JOB A: According to the blog post below, how many hours does the drive to Maine take?

READING TEXT:
* * * * * * * * *
Saturday, April 14, 2012

Slow

It's a slow Saturday morning, there is Bailey's in my coffee, and my wedding playlist is playing in the background, songs more relaxed than my Sunday playlist; songs like "Never Tear us Apart" by INXS,
"Is Your Love Strong Enough?" by Roxy Music, "The Scientist" by Coldplay, "Sonnet" by The Verve, "One Love" by Bob Marley, "Charmed Life" as sung by Diana Krall, and, as always a little Beatles' "Here Comes the Sun" thrown in there for good measure.
Slow, winding songs, matching my slow-witted computer, my thoughts dulled from waiting for its pages to turn, thoughtfully. My blogging has slowed since Mike went home and took his MacBookAir (sp? lol) with him. Maybe it's made me turn more to the fawn-lark journal, but mostly I've written in my head. And in emails.

A number of mornings this week, opening my email up was kind of like Christmas morning, if Christmas occurred randomly.  One day, an email from a long-ago, far-away old friend shocked me. The name in my inbox. The dredging up it allowed me of my old, young self. She seems so so far away that girl.
She had no idea what was going to come her way. 
I quote my Aunt here: "Thank God we can't see the future". Amen to that Aunt K.

I was explaining the last few years of my life as best I could to this friend, and even as I wrote out the barest of details, I realized how little you can actually transmit in a few short sentences. Only the surface stuff, really. Writing about Mike, I didn't write about his snug apartment above his restaurant, sloped ceilings of an attic, charming (hitting my head on them....not really). Living one mile from the Atlantic, the mile that is the warm-up of my run on the beach. It just doesn't seem real, even to me sometimes. Yes, I'm recently married. Yes, he's an American. It means alot of hoop-jumping and form-filling-out to make governments happy. Well, not happy really, more like satisfied. Content that we are married and are following the correct channels in this form-filling-out. But under the surface, it's hard to tell 'the background' story--the question I'm always asked: "How did you meet someone from Maine?" After all, it is, as so many have reminded me "so far away".  Not really, I counter. It's drive-able in a day. A long day, but a day. Eleven hours.
* * * * * * * * *
Segmentation data:
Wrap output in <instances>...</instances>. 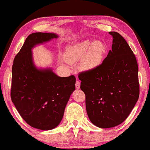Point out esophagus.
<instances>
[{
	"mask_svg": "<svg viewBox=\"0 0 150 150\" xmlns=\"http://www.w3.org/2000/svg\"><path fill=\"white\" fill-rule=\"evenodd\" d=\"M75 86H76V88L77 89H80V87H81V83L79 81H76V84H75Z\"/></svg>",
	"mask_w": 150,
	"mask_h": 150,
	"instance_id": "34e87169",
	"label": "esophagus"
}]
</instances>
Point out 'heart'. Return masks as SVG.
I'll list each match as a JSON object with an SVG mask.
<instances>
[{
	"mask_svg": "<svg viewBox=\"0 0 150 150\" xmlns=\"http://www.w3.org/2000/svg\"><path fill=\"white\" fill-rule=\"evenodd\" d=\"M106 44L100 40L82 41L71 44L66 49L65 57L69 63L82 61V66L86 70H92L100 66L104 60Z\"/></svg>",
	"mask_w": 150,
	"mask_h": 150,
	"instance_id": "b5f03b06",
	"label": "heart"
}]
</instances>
* * * * * * * * *
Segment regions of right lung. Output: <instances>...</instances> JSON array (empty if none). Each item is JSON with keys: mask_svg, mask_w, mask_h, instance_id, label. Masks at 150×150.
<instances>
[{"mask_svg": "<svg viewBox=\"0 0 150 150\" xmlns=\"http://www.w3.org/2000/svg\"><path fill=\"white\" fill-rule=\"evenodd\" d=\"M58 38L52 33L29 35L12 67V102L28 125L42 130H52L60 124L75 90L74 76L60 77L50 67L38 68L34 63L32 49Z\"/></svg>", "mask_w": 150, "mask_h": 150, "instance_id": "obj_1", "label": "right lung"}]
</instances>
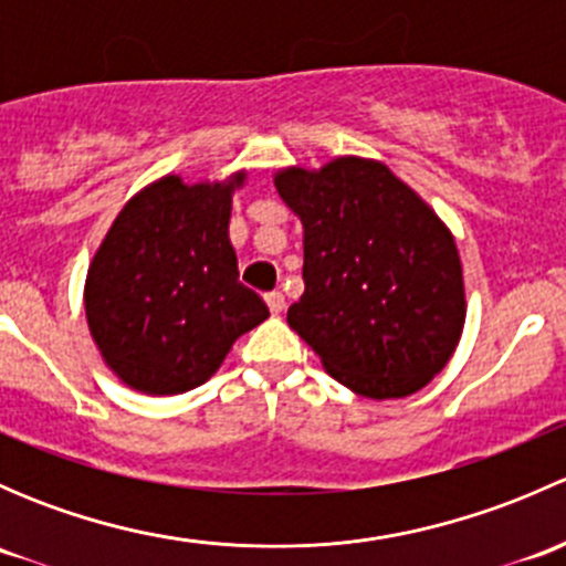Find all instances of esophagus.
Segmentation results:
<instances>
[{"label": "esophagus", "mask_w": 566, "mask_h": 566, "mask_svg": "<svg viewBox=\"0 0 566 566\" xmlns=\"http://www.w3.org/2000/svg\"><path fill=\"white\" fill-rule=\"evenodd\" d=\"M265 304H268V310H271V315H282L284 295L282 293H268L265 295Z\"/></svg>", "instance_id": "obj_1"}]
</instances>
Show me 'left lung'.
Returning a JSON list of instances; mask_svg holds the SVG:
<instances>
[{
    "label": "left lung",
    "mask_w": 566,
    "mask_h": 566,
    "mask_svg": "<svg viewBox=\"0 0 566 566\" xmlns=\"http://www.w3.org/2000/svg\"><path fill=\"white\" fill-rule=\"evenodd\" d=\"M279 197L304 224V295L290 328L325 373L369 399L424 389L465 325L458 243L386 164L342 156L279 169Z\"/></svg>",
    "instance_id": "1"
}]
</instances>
* * * * * * * * *
JOB B: Tally the lines of the records that contain the string "with", counting case, and give only the number.

RESULT A: Eleven hours.

RESULT B: 2